» WORK TO BE COMPLETED: Render the items between the line containing "Frank Wilczek holds a clock he made" and the line containing "Overhead travelling cranes", inclusive, as a numbered list, omitting any blank lines. Leave the pictures out of your answer.

» SUPPLIED MATERIAL:
------
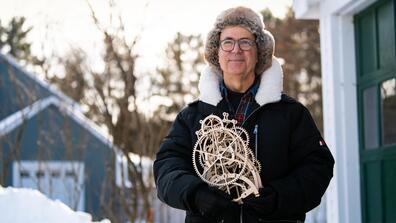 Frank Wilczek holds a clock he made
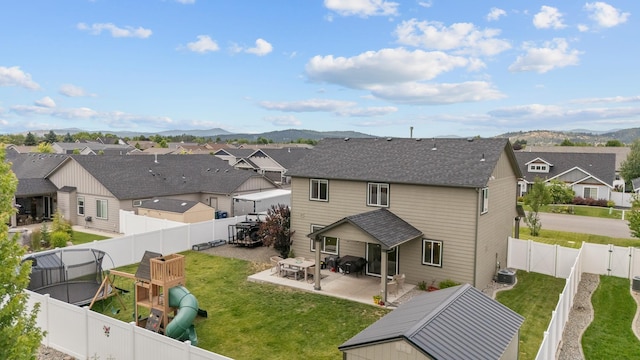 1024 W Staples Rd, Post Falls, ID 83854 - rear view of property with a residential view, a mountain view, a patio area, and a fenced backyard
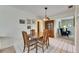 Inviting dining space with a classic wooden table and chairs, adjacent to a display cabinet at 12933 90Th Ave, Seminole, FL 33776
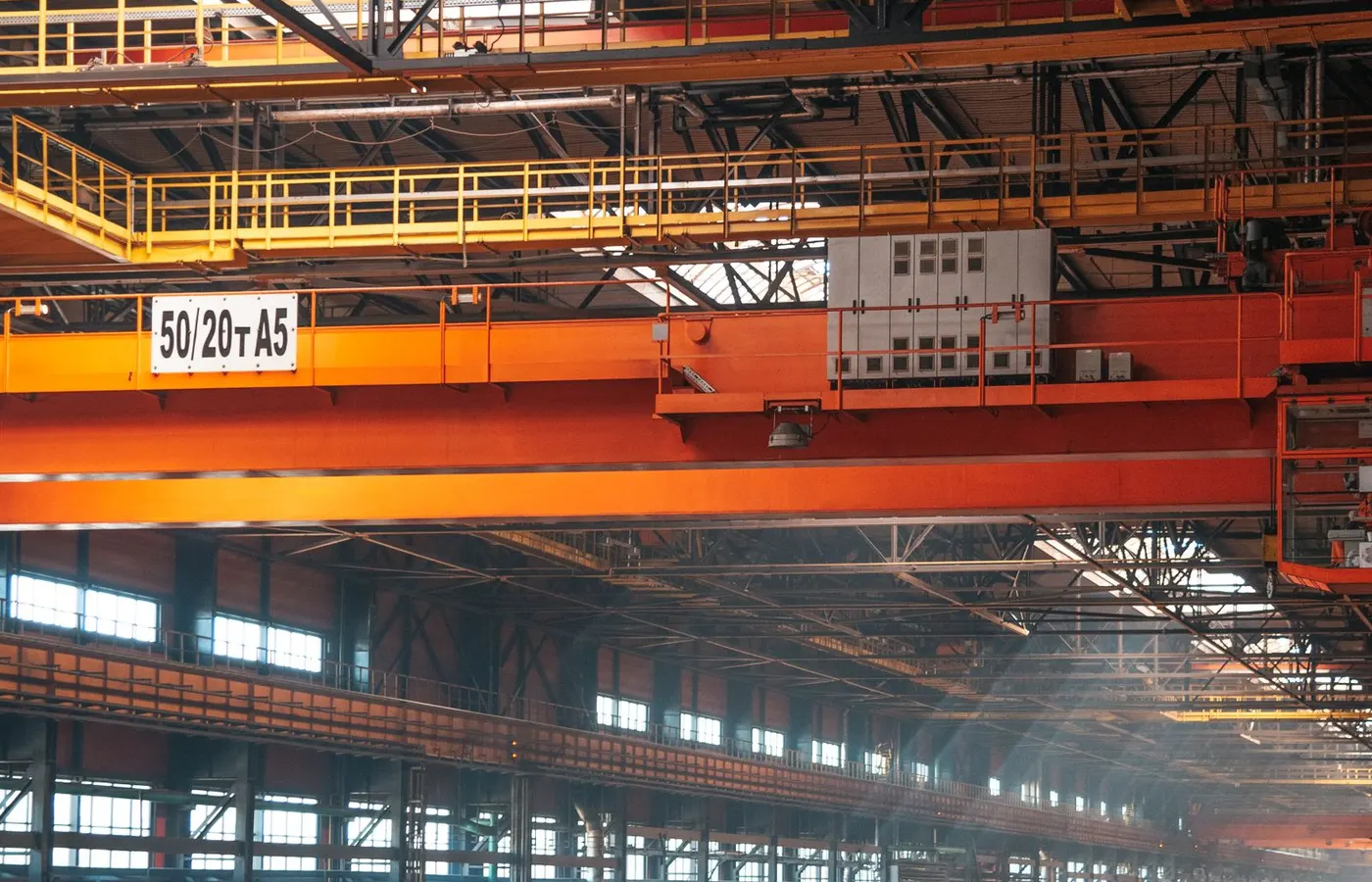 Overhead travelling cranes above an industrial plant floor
------
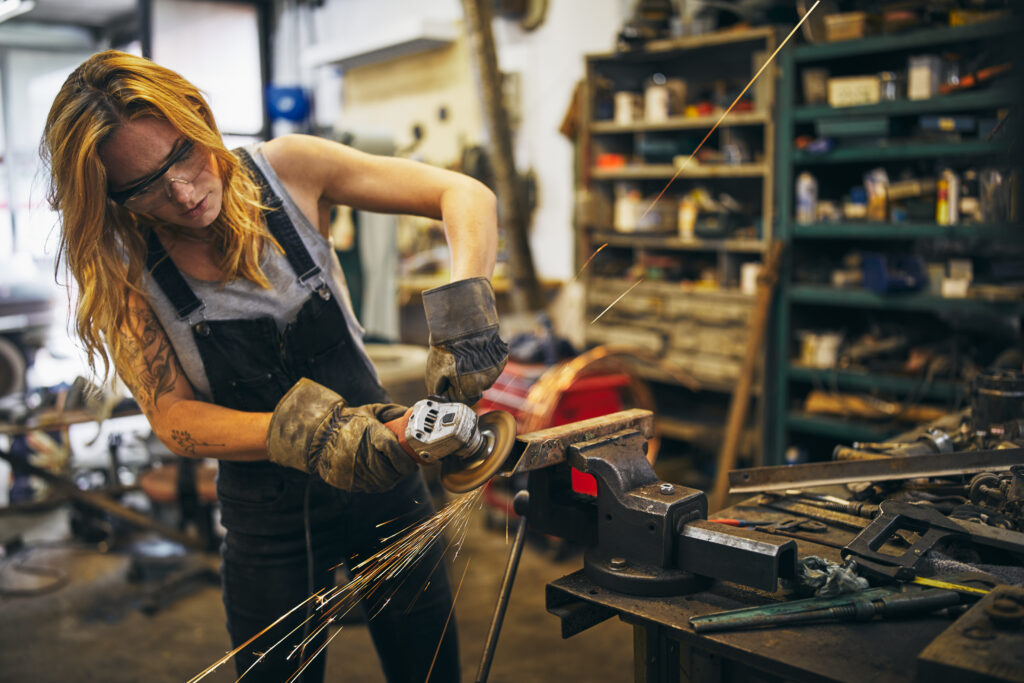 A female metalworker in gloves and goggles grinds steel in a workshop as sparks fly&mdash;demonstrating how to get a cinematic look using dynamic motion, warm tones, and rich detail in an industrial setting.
------
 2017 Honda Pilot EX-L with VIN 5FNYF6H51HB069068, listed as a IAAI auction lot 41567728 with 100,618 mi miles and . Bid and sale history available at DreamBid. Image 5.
------
» WRITTEN RESPONSE:
1.  Frank Wilczek holds a clock he made
2.  1024 W Staples Rd, Post Falls, ID 83854 - rear view of property with a residential view, a mountain view, a patio area, and a fenced backyard
3.  Inviting dining space with a classic wooden table and chairs, adjacent to a display cabinet at 12933 90Th Ave, Seminole, FL 33776
4.  Overhead travelling cranes above an industrial plant floor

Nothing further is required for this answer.